**DIRECTIONS**
Reproduce all of the data exactly.

(Collection entries)
------------
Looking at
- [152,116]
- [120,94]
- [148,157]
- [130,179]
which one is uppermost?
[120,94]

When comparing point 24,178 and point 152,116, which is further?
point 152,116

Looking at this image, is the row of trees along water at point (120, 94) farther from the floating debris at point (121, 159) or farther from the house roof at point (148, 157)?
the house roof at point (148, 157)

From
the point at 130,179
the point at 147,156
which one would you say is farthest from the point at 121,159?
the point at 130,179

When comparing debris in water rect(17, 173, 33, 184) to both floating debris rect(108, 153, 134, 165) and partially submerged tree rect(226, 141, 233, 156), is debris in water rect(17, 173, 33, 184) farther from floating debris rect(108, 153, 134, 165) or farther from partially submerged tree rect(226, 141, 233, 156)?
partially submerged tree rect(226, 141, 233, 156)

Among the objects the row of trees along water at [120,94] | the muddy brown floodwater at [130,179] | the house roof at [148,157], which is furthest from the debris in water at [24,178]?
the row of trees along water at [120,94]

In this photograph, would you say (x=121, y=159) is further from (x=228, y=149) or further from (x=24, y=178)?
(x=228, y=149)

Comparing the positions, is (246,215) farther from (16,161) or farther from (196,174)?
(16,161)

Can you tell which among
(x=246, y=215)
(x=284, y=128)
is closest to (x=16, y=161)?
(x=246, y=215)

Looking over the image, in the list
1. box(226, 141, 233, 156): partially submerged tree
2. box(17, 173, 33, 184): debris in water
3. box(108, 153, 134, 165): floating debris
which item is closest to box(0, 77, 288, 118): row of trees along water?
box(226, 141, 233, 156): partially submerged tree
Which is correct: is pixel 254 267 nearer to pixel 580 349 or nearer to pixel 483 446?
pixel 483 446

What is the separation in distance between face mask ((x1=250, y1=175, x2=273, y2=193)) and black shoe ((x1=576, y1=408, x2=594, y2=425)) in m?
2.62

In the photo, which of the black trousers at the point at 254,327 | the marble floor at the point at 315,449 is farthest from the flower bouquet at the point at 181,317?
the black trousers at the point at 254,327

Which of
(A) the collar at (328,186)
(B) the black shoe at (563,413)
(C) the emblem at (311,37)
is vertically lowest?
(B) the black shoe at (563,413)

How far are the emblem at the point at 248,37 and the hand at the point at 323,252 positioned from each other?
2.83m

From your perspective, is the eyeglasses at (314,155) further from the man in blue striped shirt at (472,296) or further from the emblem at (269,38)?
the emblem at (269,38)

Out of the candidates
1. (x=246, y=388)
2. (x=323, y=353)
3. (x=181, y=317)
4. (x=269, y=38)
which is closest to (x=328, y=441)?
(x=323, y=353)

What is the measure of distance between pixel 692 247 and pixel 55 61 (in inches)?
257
------------
**EXERCISE RESULT**
Looking at
- [152,116]
- [120,94]
- [148,157]
- [130,179]
which one is uppermost?
[120,94]

When comparing point 24,178 and point 152,116, which is further?
point 152,116

Looking at this image, is the row of trees along water at point (120, 94) farther from the floating debris at point (121, 159) or farther from the house roof at point (148, 157)?
the house roof at point (148, 157)

From
the point at 130,179
the point at 147,156
which one would you say is farthest from the point at 121,159?
the point at 130,179

When comparing debris in water rect(17, 173, 33, 184) to both floating debris rect(108, 153, 134, 165) and partially submerged tree rect(226, 141, 233, 156), is debris in water rect(17, 173, 33, 184) farther from floating debris rect(108, 153, 134, 165) or farther from partially submerged tree rect(226, 141, 233, 156)?
partially submerged tree rect(226, 141, 233, 156)

Among the objects the row of trees along water at [120,94] | the muddy brown floodwater at [130,179] | the house roof at [148,157], which is furthest from the debris in water at [24,178]?
the row of trees along water at [120,94]

In this photograph, would you say (x=121, y=159) is further from (x=228, y=149) or further from (x=24, y=178)?
(x=228, y=149)

Comparing the positions, is (246,215) farther from (16,161) or farther from (196,174)?
(16,161)

Can you tell which among
(x=246, y=215)
(x=284, y=128)
is closest to (x=16, y=161)?
(x=246, y=215)

Looking over the image, in the list
1. box(226, 141, 233, 156): partially submerged tree
2. box(17, 173, 33, 184): debris in water
3. box(108, 153, 134, 165): floating debris
which item is closest to box(0, 77, 288, 118): row of trees along water?
box(226, 141, 233, 156): partially submerged tree
Which is correct: is pixel 254 267 nearer to pixel 580 349 or nearer to pixel 483 446?
pixel 483 446

What is the separation in distance between face mask ((x1=250, y1=175, x2=273, y2=193)) and black shoe ((x1=576, y1=408, x2=594, y2=425)) in m?
2.62

In the photo, which of the black trousers at the point at 254,327 | the marble floor at the point at 315,449 is farthest from the flower bouquet at the point at 181,317?
the black trousers at the point at 254,327

Which of
(A) the collar at (328,186)
(B) the black shoe at (563,413)
(C) the emblem at (311,37)
is vertically lowest?
(B) the black shoe at (563,413)

How far are the emblem at the point at 248,37 and the hand at the point at 323,252 positioned from each other?
2.83m

From your perspective, is the eyeglasses at (314,155) further from the man in blue striped shirt at (472,296) or further from the emblem at (269,38)?
the emblem at (269,38)

Out of the candidates
1. (x=246, y=388)
2. (x=323, y=353)
3. (x=181, y=317)
4. (x=269, y=38)
which is closest to (x=328, y=441)?
(x=323, y=353)

What is the measure of distance between pixel 692 247 and pixel 55 61 (in inches)?
257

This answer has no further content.